Metrics for developers
When are you satisfied with what you’ve achieved in a day?
Brecht: That’s difficult to say. It can vary from day to day. Sometimes we have to help a consultant with an urgent issue, or we help the other developers. That can be a day well spent. I don’t believe in ‘lines of code’ as a metric. That’s a stupid metric. Sometimes just a few lines of code per day can be an achievement. And sometimes you are productive by deleting more lines of code than by writing new ones.
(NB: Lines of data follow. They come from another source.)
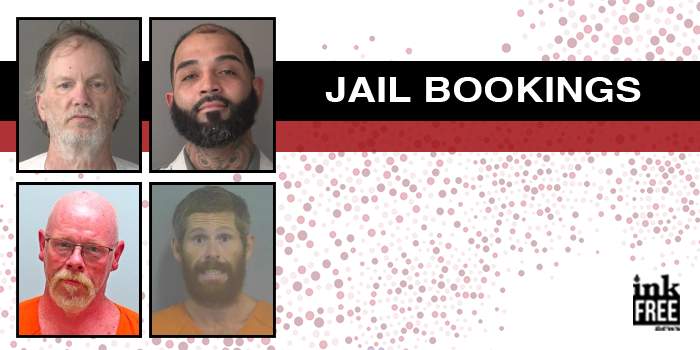 Jail Bookings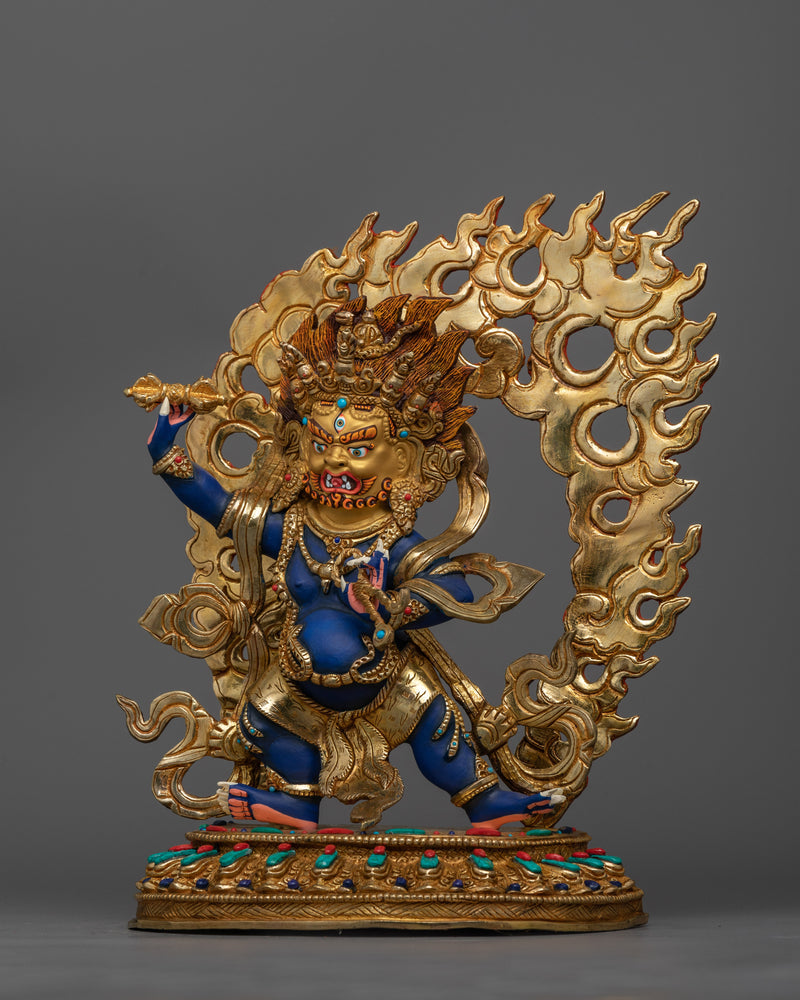 heruka-vajrapani-sapphire-blue-colored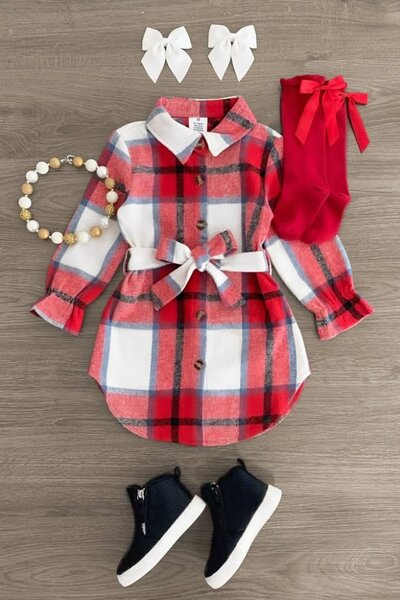 Ensemble Enfant Élégant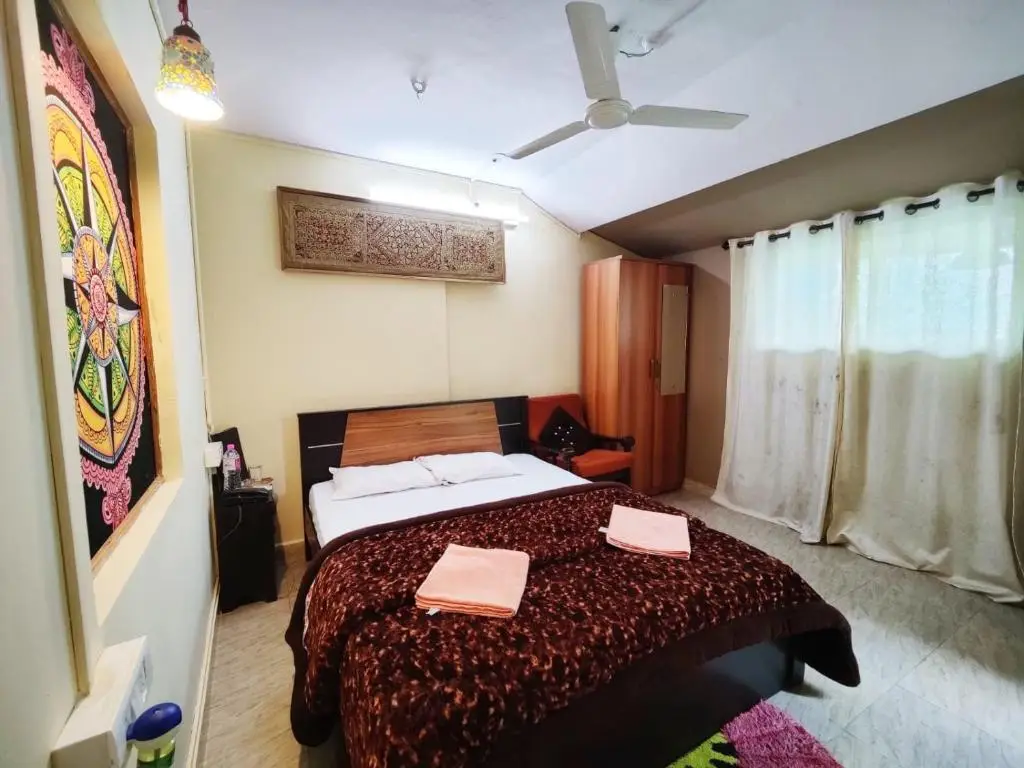 Панаджи: Bella Villa Luxury Stay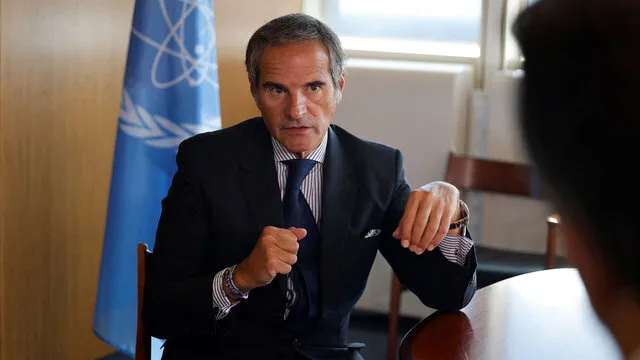 گروسی: کره شمالی در حال گسترش سریع توانایی هسته‌ای خود است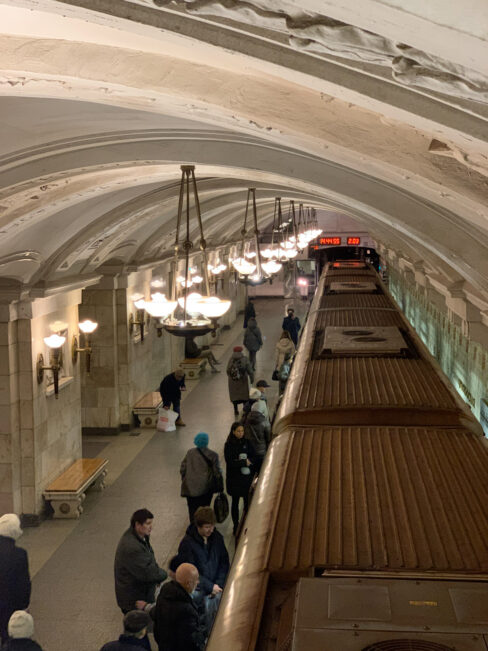 Moscow Metro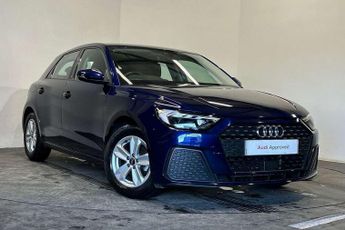 Audi A1 25 TFSI Technik 5dr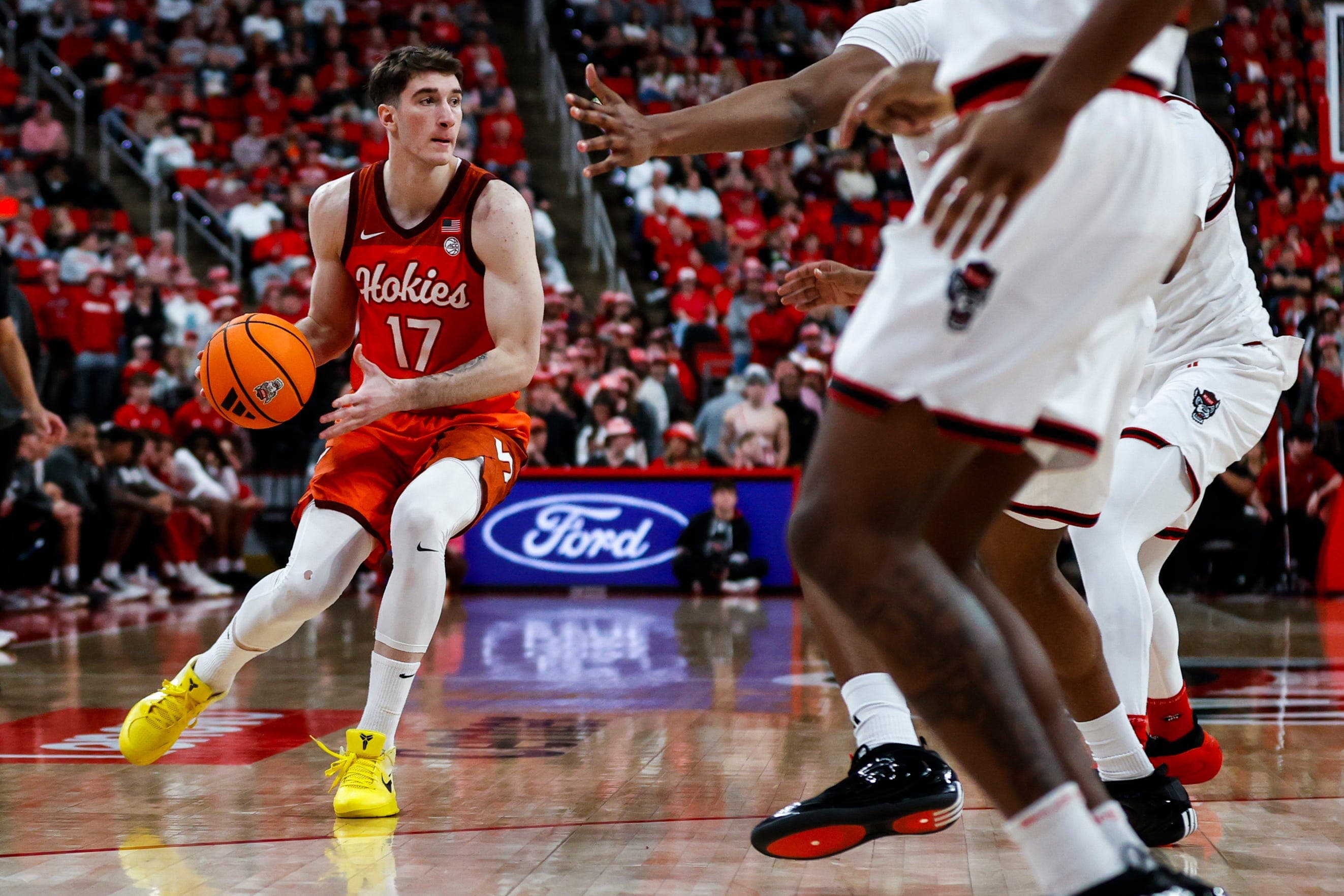 What Neoklis Avdalas brings to the table at UNC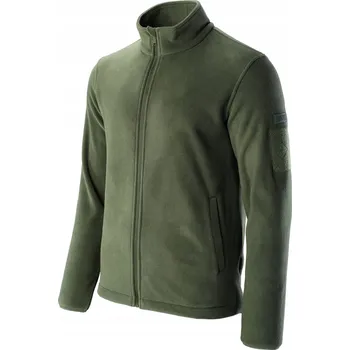 Pánská mikina Fleecová Mikina Magnum zelený vel. M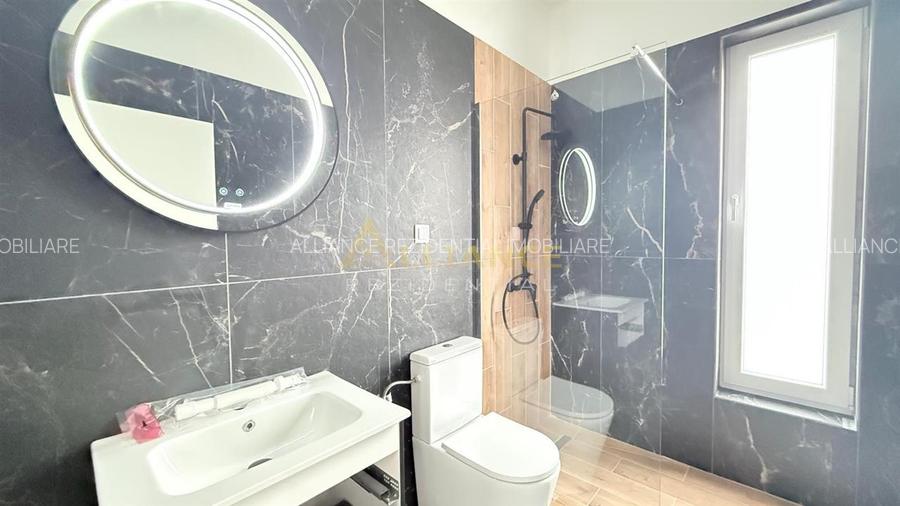 Casa Individuala - 3 camere - 2 bai - 250mp teren - 8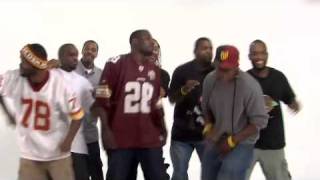 Whoop Dallas  Washington Redskins Black Boo of Mambo Sauce Feat Tigger 955  District Hustle [upl. by Abad]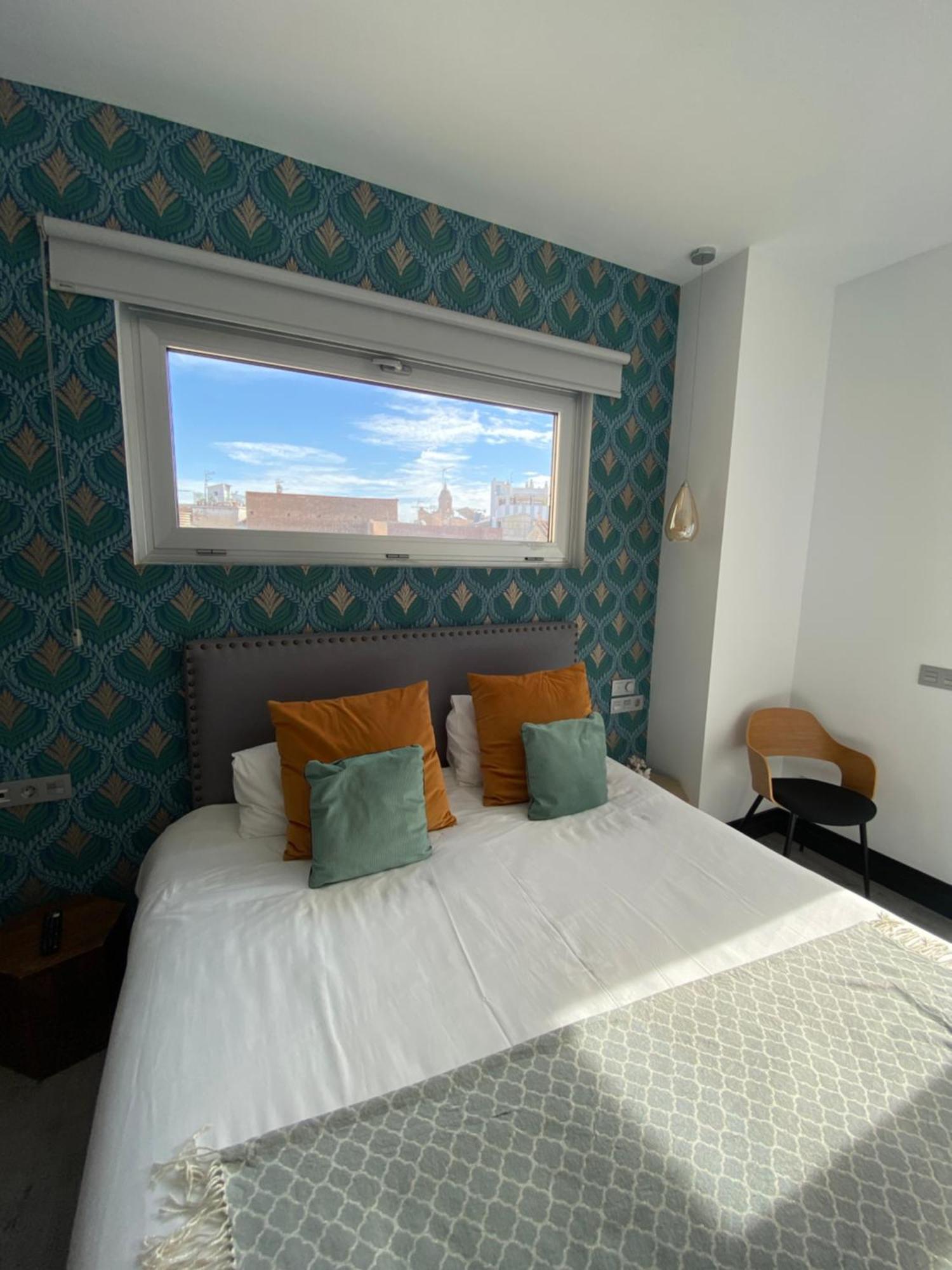 Stay U-Nique Apartments Rosaleda Málaga Eksteriør bilde
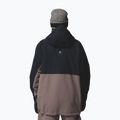 Men's snowboard jacket Columbia Coreshot Shell Anorak iron/black 3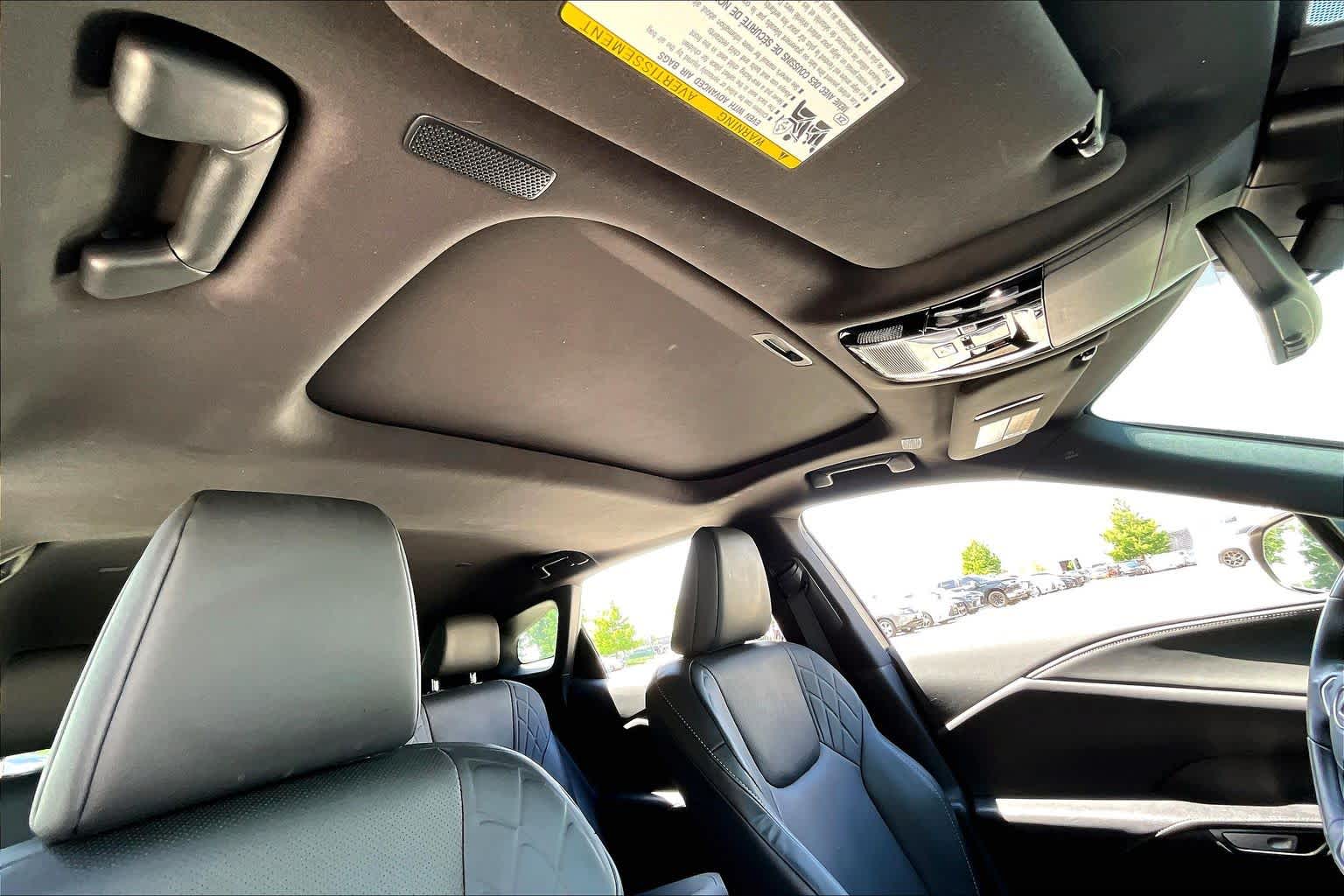 2023 Lexus RX 350 Premium  Nebula Gray Pearl at Lexus of Clear Lake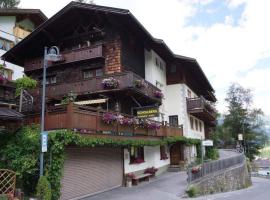 Apartpension Schollberg, privatni smještaj u Sankt Anton am Arlbergu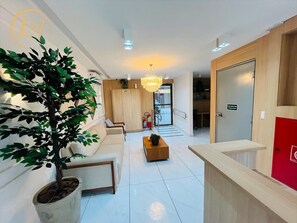 Lobby - LM DVA Cabedelo (Cabedelo)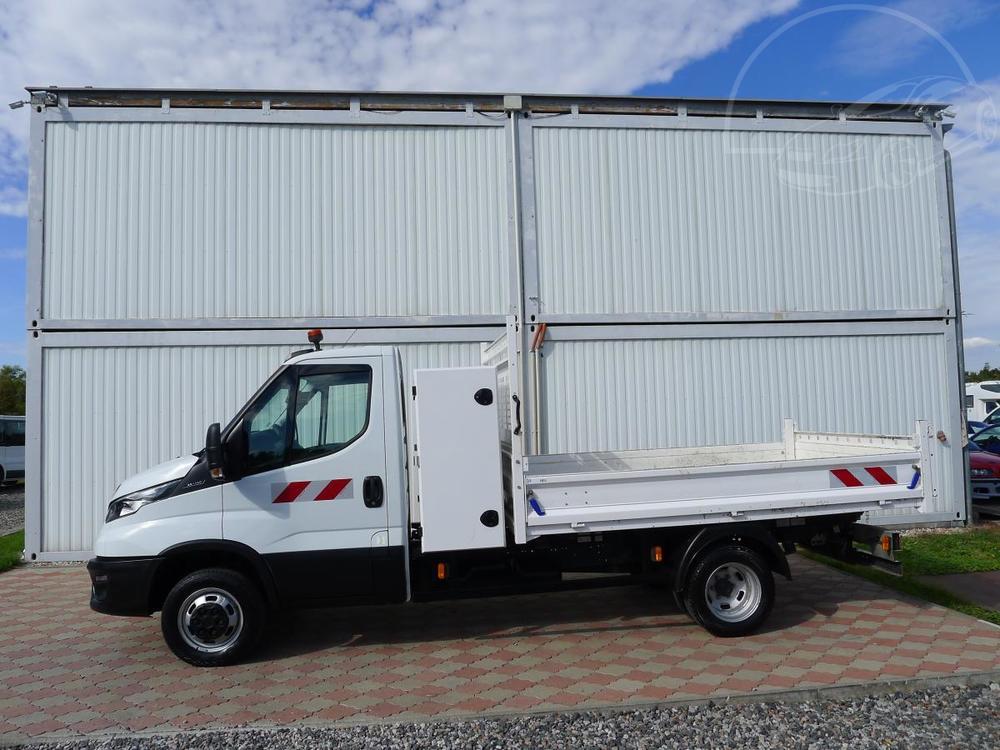 Iveco Daily 35C140 2,3 Sklp + klima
Gaining an insight in how to do things better, can be productive and satisfying too.
How irritating are testers to a developer?
Brecht: Very irritating! Just kidding, we work very well together with our test team. When we change our ticket in Jira from ‘in progress’ to ‘done’, we write instructions on how to test and what to test. If we fill this out correctly and completely, the relationship between developer and tester works well. But, of course, a tester should not restrict himself to what I request. By going beyond that, the tester can detect more flaws.
How valuable is input from customers to your work?
Brecht: I don’t have direct contact with customers. My contact with the people who are using my output is limited to project partners like SecureIT in the Netherlands, and, of course, our own IT consultants, who do the implementation at our customers. That is really important. As a developer you need to know what a product does and how it functions at the clients’ end. You cannot do something well if you don’t get the full picture. Getting use cases from real life can deliver great insights to a developer. If I have to develop a feature, it works best for me if I know what value that feature brings to the customer. That also helps in working with DevOps in making the products as easy as possible to implement.
Collaborative culture and team spirit
What do you value in a company like TrustBuilder?
Brecht: I attach a great deal of importance to team spirit. At TrustBuilder we have a vibrant culture of collaboration, talking to each other, having a drink after work. That was my motivation to join the HR working group when they asked me. In a small company, you can have a real impact. We may have become a well-organized company, but we still retain a very open culture. I like that.